Carry on writing the tsinfer command-line documentation below, starting right after its last sentence.

→ Source excerpt:
☆ ☆ ☆ ☆
Command line interface

The command line interface in tsinfer is intended to provide a convenient interface to the high-level API functionality. There are two equivalent ways to invoke this program:

$ tsinfer

or

$ python3 -m tsinfer

The first form is more intuitive and works well most of the time. The second form is useful when multiple versions of Python are installed or if the tsinfer executable is not installed on your path.

The tsinfer program has five subcommands: list prints a summary of the data held in one of tsinfer’s file formats; infer runs the complete inference process for a given input samples file; and generate-ancestors, match-ancestors and match-samples run the three parts of this inference process as separate steps. Running the inference as separate steps like this is recommended for large inferences as it allows for greater control over the inference process.

Argument details

Command line interface for tsinfer.

usage: tsinfer [-h] [-V]
               {generate-ancestors,ga,match-ancestors,ma,augment-ancestors,aa,match-samples,ms,infer,list,ls,verify}
               ...

Positional Arguments

subcommand

Possible choices: generate-ancestors, ga, match-ancestors, ma, augment-ancestors, aa, match-samples, ms, infer, list, ls, verify

Named Arguments

-V, --version

show program’s version number and exit

Sub-commands:

generate-ancestors (ga)

Generates a set of ancestors from the input sample data and stores the results in a tsinfer ancestors file.

tsinfer generate-ancestors [-h] [-a ANCESTORS] [--num-threads NUM_THREADS]
                           [--num-flush-threads NUM_FLUSH_THREADS]
                           [--progress] [-v]
                           [--log-section {tsinfer.inference,tsinfer.formats,tsinfer.threads}]
                           samples
Positional Arguments
samples

The input sample data in tsinfer ‘samples’ format. Please see the documentation at http://tsinfer.readthedocs.io/ for information on how to import data into this format.
☆ ☆ ☆ ☆
→ Data listing:

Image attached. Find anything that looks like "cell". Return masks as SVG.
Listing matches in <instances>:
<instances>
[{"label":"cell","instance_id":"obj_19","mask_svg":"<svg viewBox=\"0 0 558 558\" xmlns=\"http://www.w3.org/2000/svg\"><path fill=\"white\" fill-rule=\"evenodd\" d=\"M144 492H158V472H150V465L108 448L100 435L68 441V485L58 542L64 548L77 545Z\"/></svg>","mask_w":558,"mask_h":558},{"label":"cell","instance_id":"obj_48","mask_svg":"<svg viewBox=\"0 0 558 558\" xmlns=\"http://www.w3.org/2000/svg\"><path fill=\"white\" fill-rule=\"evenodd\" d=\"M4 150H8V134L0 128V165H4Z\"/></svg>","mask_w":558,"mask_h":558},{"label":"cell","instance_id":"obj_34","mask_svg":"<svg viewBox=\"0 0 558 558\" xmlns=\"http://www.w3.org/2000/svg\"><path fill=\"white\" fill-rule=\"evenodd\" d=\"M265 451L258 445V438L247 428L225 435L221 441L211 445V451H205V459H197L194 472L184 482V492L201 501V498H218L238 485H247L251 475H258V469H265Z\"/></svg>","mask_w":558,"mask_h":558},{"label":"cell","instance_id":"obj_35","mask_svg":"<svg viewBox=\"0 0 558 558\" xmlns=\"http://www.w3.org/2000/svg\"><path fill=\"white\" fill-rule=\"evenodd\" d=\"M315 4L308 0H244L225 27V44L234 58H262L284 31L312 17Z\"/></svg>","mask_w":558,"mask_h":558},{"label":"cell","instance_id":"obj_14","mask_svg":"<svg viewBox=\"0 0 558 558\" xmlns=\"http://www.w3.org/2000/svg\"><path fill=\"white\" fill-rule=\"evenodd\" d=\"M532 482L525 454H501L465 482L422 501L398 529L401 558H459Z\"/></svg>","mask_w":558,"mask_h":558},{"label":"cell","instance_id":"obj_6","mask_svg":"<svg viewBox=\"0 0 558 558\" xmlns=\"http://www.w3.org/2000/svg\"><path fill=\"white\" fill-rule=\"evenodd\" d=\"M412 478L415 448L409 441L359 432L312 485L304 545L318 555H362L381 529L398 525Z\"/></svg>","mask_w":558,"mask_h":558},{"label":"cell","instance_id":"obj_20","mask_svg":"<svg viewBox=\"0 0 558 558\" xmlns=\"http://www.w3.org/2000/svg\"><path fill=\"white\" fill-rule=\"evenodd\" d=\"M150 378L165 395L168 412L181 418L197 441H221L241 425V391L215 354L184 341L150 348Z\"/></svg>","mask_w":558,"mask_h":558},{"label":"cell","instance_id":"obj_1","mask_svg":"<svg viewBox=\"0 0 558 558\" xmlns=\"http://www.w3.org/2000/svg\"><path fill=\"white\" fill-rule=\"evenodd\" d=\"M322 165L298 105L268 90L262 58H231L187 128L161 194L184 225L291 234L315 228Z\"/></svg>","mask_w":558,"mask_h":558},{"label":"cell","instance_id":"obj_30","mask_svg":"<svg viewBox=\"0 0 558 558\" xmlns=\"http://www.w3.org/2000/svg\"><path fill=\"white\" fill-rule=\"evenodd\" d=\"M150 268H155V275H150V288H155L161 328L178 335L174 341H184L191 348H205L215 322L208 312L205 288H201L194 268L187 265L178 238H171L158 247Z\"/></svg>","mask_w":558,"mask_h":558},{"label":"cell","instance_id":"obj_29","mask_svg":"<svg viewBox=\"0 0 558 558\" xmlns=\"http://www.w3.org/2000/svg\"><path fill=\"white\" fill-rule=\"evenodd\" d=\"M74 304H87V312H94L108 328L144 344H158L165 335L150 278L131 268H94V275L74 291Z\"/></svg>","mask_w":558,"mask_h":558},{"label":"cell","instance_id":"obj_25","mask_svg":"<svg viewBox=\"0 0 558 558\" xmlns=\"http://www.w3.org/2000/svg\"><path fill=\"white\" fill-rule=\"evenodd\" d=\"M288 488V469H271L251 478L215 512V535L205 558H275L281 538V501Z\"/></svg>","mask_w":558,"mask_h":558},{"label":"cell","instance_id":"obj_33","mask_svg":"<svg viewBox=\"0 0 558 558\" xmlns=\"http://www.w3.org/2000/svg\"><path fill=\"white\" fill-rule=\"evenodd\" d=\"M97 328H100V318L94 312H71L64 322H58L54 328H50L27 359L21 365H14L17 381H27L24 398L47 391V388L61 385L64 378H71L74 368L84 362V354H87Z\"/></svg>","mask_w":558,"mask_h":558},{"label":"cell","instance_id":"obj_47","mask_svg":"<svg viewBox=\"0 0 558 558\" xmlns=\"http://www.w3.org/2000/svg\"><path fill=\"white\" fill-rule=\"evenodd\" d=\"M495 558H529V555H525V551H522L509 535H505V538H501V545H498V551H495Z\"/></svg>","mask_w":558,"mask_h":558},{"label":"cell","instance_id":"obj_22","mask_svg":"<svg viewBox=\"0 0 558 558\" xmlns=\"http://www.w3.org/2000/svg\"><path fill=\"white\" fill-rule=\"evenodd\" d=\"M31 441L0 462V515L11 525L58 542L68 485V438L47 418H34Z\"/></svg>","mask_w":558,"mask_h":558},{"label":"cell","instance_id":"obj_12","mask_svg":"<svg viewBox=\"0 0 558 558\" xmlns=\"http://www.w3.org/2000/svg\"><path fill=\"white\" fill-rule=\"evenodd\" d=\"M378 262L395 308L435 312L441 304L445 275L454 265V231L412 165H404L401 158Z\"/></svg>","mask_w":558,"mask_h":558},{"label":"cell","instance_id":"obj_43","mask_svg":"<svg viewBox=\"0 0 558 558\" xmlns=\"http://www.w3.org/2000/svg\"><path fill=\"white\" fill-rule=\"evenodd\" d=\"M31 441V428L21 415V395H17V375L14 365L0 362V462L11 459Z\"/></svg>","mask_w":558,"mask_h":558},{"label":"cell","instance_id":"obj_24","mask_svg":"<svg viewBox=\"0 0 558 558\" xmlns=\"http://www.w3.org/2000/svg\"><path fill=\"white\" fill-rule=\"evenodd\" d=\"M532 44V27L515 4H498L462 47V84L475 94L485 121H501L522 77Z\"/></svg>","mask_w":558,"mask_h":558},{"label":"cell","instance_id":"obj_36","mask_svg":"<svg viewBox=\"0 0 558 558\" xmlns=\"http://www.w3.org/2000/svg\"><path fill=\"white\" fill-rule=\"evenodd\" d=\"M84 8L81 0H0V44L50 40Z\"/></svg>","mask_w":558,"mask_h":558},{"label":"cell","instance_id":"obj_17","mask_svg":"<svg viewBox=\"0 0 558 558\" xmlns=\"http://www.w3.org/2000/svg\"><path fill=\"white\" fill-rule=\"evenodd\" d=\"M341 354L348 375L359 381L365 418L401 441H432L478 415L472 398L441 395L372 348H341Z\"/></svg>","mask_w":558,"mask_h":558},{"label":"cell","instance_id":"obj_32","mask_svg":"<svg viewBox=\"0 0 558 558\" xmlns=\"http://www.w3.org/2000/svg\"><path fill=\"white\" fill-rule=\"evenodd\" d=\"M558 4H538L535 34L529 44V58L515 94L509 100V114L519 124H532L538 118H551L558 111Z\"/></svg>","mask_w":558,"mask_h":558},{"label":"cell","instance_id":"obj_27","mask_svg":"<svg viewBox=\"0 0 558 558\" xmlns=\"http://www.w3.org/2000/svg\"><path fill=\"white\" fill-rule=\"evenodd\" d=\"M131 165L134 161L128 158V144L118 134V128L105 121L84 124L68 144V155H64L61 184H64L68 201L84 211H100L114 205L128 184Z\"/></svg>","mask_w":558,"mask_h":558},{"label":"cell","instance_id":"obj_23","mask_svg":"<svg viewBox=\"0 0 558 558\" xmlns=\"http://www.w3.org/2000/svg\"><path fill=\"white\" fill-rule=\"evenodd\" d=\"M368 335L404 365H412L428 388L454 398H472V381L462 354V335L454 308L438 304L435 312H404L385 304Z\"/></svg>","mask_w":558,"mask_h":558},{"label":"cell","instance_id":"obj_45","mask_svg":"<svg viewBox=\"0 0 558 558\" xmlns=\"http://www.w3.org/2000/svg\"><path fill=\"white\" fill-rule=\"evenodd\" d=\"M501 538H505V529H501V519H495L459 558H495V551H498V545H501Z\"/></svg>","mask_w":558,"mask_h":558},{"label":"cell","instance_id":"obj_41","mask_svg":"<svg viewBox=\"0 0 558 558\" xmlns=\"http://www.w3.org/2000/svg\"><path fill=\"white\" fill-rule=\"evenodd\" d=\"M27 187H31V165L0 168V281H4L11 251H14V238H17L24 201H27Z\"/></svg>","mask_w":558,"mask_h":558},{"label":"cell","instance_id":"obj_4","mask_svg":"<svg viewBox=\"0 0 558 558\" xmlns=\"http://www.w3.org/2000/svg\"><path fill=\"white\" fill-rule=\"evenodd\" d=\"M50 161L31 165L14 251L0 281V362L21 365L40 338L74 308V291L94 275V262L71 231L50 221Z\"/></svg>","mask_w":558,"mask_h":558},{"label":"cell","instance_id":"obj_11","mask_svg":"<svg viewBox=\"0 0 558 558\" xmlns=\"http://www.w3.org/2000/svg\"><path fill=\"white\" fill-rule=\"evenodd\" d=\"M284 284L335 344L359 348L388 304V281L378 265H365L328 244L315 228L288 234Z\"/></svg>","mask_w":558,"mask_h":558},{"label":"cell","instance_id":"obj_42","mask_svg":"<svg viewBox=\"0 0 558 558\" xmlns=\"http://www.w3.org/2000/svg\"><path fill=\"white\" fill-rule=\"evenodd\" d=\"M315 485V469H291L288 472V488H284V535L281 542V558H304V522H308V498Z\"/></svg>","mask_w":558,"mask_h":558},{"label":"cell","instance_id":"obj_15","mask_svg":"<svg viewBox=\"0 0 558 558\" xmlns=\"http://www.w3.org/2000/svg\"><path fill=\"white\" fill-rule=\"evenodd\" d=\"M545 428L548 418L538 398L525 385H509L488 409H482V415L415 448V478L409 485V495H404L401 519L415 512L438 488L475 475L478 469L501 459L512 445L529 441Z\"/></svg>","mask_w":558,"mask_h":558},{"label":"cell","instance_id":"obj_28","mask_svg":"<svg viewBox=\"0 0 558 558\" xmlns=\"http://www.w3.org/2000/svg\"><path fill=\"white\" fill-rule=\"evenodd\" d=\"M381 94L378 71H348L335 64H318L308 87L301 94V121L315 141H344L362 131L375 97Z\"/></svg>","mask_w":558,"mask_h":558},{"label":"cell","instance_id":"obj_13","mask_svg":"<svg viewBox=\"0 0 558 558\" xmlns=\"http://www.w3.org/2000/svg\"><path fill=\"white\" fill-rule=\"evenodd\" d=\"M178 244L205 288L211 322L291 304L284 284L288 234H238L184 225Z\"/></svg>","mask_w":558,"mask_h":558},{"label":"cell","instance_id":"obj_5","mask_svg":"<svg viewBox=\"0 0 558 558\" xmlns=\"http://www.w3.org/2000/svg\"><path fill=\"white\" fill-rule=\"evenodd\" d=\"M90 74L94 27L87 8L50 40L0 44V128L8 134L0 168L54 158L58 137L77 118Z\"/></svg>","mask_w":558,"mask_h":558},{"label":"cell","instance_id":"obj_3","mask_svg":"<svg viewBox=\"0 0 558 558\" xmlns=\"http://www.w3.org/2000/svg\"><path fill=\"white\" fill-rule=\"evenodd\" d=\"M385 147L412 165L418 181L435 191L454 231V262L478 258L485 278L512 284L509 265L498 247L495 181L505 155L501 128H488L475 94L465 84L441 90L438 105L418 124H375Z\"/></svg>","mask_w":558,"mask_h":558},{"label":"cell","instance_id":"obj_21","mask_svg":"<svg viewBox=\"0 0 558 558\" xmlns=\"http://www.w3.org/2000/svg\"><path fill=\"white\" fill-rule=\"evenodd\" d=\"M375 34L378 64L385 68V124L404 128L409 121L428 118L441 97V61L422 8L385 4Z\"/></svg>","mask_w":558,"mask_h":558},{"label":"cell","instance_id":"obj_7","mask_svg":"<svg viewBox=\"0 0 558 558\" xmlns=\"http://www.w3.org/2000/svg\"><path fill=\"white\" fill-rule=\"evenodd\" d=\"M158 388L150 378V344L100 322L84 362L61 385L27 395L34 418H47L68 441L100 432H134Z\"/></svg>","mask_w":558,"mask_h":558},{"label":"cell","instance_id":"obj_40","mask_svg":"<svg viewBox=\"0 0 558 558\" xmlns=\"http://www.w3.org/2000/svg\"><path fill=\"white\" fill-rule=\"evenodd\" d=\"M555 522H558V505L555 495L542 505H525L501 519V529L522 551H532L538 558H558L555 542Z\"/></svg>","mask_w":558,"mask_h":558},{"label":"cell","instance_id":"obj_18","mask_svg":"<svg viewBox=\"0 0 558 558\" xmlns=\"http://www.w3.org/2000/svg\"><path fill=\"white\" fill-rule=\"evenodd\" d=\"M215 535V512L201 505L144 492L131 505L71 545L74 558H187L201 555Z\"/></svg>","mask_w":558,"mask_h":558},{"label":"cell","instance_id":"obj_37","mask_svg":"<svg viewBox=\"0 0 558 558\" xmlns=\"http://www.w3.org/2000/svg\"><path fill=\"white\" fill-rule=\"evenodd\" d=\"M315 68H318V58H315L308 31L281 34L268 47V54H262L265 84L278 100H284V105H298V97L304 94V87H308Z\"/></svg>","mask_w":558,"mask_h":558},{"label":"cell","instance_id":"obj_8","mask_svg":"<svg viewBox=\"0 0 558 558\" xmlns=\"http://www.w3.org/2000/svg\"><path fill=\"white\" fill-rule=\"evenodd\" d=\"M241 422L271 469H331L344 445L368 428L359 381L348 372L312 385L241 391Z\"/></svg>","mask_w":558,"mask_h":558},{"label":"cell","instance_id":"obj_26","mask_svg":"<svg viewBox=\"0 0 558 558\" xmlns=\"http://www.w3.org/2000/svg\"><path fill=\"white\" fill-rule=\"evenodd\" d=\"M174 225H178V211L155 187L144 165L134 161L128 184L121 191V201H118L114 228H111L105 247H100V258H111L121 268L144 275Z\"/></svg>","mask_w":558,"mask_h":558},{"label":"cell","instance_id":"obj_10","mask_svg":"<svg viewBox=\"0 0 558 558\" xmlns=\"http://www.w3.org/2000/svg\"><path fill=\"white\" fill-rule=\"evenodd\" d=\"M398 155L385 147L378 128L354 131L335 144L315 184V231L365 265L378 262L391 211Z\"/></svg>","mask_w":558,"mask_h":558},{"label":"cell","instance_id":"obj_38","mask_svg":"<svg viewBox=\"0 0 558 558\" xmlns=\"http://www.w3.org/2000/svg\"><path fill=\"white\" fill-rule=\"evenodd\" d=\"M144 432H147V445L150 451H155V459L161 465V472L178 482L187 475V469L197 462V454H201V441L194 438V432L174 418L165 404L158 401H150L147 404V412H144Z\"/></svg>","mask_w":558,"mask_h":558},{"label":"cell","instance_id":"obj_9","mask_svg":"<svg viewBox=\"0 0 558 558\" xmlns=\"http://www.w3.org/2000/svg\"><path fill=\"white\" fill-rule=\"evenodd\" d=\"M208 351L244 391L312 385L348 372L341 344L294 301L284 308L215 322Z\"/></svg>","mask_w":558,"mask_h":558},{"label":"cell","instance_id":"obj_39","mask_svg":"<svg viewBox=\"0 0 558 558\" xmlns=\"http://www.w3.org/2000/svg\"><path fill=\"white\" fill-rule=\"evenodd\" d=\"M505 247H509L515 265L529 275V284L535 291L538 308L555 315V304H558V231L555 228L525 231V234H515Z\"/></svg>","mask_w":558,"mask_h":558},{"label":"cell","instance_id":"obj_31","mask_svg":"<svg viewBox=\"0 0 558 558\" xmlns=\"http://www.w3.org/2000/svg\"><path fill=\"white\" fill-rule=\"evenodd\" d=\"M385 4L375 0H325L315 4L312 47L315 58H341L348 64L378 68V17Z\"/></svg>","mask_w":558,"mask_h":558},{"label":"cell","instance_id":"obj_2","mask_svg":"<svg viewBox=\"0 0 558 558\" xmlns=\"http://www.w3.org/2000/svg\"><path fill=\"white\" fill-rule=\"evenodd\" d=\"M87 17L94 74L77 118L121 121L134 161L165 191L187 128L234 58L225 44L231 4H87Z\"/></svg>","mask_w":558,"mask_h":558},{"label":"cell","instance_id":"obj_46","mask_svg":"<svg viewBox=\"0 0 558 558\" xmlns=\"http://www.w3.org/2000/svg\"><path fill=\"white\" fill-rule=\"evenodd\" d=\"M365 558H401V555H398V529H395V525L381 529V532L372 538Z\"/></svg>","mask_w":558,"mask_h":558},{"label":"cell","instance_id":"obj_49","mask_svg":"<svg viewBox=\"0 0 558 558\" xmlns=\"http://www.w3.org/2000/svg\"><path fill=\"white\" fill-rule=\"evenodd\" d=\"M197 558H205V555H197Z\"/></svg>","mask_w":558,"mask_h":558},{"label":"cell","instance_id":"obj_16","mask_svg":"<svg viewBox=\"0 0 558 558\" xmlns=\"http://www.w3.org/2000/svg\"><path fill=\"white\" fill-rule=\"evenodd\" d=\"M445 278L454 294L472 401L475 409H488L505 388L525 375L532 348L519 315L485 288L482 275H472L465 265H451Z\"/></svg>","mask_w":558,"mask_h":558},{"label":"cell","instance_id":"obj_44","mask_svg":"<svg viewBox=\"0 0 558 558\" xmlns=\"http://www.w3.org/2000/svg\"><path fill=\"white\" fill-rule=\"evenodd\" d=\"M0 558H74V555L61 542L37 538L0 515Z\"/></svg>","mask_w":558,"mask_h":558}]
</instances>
☆ ☆ ☆ ☆
→ Exercise answer:
Named Arguments
-a, --ancestors

The path to the ancestor data file in tsinfer ‘ancestors’ format. If not specified, this defaults to the input samples file stem with the extension ‘.ancestors’. For example, if ‘1kg-chr1.samples’ is the input file then the default ancestors file would be ‘1kg-chr1.ancestors’

--num-threads, -t

The number of worker threads to use. If < 1, use a simpler unthreaded algorithm (default).

--num-flush-threads, -F

The number of data flush threads to use. If < 1, all data is flushed synchronously in the main thread (default=2)

--progress, -p

Show a progress monitor.

-v, --verbosity

Increase the verbosity

--log-section, -L

Possible choices: tsinfer.inference, tsinfer.formats, tsinfer.threads

Log messages only for the specified module

match-ancestors (ma)

Matches the ancestors built by the ‘generate-ancestors’ command against each other using the model information specified in the input file and writes the output to a tskit .trees file.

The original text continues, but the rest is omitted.